Given task A -> In the LlamaIndex troubleshooting article on agent infinite loops, what is the #1 cause of the loop?
Given task B -> Rewrite the passage of the LlamaIndex troubleshooting article that starts at the words "The Most Common" and stops after "clean answer payload.", replacing "verbose" with "lengthy".
Given task C -> Continue the LlamaIndex troubleshooting article on agent infinite loops from the point where it stops.

Source document ->
┄┄┄┄┄┄┄┄┄┄

How to Fix 'agent infinite loop during development' in LlamaIndex (Python)

By Cyprian AaronsUpdated 2026-04-21
agent-infinite-loop-during-developmentllamaindexpython

When you see agent infinite loop during development in LlamaIndex, it usually means the agent keeps calling tools or re-entering its own reasoning loop without ever producing a final answer. In practice, this shows up during local testing when your tool output keeps nudging the agent back into the same decision path.

The failure is almost always caused by a bad tool contract, missing stop condition, or an agent that can call itself indirectly through another workflow.

The Most Common Cause

The #1 cause is a tool that returns something the agent interprets as another action request instead of a final result. In LlamaIndex, this often happens with FunctionTool, QueryEngineTool, or custom tools that return verbose text like “I found X, should I continue?” instead of a clean answer payload.

┄┄┄┄┄┄┄┄┄┄

Supplied entries ->
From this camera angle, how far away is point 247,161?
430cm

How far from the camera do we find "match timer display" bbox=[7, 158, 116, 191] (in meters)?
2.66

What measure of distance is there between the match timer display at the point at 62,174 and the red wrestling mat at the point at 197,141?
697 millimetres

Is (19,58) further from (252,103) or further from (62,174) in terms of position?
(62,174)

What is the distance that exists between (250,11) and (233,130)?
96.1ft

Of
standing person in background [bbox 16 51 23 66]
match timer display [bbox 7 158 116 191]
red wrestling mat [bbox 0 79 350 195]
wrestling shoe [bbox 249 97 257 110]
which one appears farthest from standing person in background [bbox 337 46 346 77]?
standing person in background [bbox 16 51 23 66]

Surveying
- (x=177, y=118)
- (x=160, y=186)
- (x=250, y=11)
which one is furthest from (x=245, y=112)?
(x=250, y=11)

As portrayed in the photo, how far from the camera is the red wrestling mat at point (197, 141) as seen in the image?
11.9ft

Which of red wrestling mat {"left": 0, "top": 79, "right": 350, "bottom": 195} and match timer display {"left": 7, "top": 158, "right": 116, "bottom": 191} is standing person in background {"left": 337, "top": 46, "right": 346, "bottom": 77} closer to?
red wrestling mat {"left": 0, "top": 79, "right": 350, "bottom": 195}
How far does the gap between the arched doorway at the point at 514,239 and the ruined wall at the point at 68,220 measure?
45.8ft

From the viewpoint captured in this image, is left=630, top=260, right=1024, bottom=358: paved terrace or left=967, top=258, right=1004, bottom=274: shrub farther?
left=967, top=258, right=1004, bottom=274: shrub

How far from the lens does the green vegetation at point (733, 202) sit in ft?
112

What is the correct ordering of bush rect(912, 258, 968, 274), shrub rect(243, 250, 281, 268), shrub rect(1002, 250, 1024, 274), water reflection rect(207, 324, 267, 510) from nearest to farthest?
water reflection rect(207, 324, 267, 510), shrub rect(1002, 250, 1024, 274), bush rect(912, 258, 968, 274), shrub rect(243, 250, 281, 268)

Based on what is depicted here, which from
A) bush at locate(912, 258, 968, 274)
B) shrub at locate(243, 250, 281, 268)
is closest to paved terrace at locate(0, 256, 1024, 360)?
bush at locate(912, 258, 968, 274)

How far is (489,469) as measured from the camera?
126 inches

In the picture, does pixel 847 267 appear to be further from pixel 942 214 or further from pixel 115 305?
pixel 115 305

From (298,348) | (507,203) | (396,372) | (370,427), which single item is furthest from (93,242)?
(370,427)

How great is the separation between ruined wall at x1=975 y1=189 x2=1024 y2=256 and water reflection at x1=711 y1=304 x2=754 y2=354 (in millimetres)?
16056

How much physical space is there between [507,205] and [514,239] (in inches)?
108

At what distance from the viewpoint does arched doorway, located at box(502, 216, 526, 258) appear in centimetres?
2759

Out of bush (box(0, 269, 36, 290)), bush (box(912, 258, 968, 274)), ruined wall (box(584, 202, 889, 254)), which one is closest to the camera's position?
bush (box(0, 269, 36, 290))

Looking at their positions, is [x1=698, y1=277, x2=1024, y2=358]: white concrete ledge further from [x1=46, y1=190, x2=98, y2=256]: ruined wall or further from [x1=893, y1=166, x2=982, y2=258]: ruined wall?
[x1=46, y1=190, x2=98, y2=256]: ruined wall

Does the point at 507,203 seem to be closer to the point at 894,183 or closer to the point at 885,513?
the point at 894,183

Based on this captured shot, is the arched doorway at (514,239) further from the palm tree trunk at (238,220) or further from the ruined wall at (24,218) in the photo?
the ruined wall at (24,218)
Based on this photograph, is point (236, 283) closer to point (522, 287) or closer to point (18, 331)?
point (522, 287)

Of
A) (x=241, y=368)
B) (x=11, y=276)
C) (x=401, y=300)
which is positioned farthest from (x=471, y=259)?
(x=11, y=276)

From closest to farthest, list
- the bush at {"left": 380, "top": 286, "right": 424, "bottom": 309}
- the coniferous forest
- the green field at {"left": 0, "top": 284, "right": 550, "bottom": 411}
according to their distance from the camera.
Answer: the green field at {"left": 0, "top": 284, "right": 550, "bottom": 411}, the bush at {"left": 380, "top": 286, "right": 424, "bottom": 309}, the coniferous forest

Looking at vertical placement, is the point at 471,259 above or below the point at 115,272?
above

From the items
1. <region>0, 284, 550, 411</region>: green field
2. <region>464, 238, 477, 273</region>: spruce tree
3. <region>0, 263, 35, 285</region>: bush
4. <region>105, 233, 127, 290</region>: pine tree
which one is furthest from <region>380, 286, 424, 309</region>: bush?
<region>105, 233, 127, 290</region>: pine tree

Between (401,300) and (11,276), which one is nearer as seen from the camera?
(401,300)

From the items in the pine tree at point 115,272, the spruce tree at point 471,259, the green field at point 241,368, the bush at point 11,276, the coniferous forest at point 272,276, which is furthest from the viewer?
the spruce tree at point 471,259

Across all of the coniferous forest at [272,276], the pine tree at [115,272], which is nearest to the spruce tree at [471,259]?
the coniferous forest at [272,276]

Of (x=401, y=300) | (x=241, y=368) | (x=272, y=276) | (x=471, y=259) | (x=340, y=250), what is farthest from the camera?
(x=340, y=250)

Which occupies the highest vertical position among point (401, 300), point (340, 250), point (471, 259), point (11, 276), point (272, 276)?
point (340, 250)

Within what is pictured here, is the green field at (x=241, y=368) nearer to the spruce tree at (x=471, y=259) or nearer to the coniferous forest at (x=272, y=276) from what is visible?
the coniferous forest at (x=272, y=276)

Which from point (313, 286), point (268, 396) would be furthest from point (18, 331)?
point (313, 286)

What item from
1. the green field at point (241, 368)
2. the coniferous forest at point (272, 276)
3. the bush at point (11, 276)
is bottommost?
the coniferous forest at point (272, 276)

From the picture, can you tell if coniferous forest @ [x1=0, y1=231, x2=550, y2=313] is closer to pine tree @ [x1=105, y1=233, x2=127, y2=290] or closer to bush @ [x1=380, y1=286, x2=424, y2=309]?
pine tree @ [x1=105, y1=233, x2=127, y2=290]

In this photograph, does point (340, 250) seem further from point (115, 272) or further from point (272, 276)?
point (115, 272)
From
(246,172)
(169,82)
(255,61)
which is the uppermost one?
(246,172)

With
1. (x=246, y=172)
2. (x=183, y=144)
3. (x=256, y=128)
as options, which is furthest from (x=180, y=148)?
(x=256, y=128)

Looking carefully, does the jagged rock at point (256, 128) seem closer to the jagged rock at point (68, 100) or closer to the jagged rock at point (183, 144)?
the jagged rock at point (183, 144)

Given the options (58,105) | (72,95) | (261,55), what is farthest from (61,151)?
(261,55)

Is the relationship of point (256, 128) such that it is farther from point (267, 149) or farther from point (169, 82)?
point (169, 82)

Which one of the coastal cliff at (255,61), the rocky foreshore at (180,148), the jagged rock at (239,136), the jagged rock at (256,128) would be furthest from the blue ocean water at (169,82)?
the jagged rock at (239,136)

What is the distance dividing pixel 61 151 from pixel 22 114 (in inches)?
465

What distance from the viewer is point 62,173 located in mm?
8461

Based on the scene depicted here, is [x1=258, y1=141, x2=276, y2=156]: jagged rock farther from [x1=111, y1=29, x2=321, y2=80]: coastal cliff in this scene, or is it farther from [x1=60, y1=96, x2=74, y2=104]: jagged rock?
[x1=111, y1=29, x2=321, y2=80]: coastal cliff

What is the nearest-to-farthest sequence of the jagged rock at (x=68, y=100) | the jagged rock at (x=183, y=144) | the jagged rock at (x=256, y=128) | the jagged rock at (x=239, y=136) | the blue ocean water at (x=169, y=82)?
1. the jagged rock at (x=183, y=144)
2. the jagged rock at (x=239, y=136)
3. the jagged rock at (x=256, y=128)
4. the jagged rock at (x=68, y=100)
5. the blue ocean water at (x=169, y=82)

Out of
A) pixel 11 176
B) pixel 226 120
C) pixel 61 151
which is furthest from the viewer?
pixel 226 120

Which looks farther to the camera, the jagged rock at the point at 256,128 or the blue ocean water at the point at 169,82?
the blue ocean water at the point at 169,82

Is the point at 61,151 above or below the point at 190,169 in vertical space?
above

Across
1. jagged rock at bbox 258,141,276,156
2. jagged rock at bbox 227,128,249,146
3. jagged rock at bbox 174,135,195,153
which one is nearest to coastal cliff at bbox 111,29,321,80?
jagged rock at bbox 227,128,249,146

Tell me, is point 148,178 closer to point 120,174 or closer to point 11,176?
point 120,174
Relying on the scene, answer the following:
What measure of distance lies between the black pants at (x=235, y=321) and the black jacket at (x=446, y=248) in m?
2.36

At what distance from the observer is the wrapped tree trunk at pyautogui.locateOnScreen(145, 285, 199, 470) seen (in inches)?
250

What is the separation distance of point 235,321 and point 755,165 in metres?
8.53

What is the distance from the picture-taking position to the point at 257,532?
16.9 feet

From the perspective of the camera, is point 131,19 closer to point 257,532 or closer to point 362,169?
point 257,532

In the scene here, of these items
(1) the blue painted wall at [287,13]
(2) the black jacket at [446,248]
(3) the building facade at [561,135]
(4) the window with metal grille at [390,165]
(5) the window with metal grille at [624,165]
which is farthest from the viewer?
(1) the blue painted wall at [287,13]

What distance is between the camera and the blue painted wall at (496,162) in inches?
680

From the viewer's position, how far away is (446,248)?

┄┄┄┄┄┄┄┄┄┄

Reply A -> A tool that returns something the agent interprets as another action request instead of a final result.

Reply B ->
The Most Common Cause

The #1 cause is a tool that returns something the agent interprets as another action request instead of a final result. In LlamaIndex, this often happens with FunctionTool, QueryEngineTool, or custom tools that return lengthy text like “I found X, should I continue?” instead of a clean answer payload.

Reply C ->
Here’s the broken pattern:

BrokenFixed
Tool output invites another loopTool output is deterministic and final
Agent sees ambiguous textAgent gets a concrete result
# BROKEN: tool output causes the agent to keep thinking
from llama_index.core.agent import ReActAgent
from llama_index.core.tools import FunctionTool

def lookup_customer_status(customer_id: str) -> str:
    # Bad: this reads like a prompt to continue reasoning
    return f"Customer {customer_id} is active. Would you like me to check billing next?"

status_tool = FunctionTool.from_defaults(fn=lookup_customer_status)

agent = ReActAgent.from_tools([status_tool], verbose=True)
response = agent.chat("Check customer 1234")
print(response)
# FIXED: tool returns a final, machine-readable result
from llama_index.core.agent import ReActAgent
from llama_index.core.tools import FunctionTool

def lookup_customer_status(customer_id: str) -> str:
    # Good: direct result, no follow-up question embedded in tool output
    return "active"

status_tool = FunctionTool.from_defaults(fn=lookup_customer_status)

agent = ReActAgent.from_tools([status_tool], verbose=True)
response = agent.chat("Check customer 1234")
print(response)

If you’re using ReActAgent, the model will keep selecting tools as long as the tool outputs look incomplete or suggest more work. Keep tool responses narrow and deterministic.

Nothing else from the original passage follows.